Integration By Substitution
Introduction
Integration by substitution is an extremely useful method for evaluating antiderivatives and integrals. However, I realized that its proof is not well known by many people.
In this article, I would like to provide a proof for the substitution for univariate definite integral and multivariate definite integral.
Prerequisites
Fundamental Theorem of Calculus
The fundamental theorem of calculus consists of two parts. The first part deals with the derivative of an antiderivative, while the second part deals with the relationship between antiderivatives and definite integrals.

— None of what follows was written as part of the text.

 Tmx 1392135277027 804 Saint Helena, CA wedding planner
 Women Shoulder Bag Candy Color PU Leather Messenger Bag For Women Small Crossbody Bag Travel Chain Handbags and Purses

The concrete proof of the two parts of the fundamental theorem of calculus can be found on Wikipedia and it’s straightforward to understand.
Part One
Let $f$ be a continuous real-valued function defined on a closed interval $[a, b]$. Let $F$ be the function defined, for all $x$ in $[a, b]$, by
$$
\begin{align}
F(x) = \int_{a}^{x} f(t)  dt
\end{align}
$$
Then, $F$ is uniformly continuous on $[a, b]$, differentiable on the open interval $(a, b)$, and
$$
\begin{align}
F’(x) = f(x)
\end{align}
$$
for all $x$ in $(a, b)$ where $F’(x)$ is defined as
$$
\begin{align}
F’(x) = \lim_{\Delta x \to 0} \frac{F(x + \Delta x) - F(x)}{\Delta x}
\end{align}
$$
So $F$ is called an antiderivative of $f$ on $[a, b]$.
Corollary
The corollary of the first part of the fundamental theorem of calculus states that if $f$ is a real-valued continuous function defined on a closed interval $[a, b]$, and $F$ is an antiderivative of $f$ on $[a, b]$, then
$$
\begin{align}
\int_{a}^{b} f(x)  dx = F(b) - F(a)
\end{align}
$$
This corollary is often used to compute definite integrals.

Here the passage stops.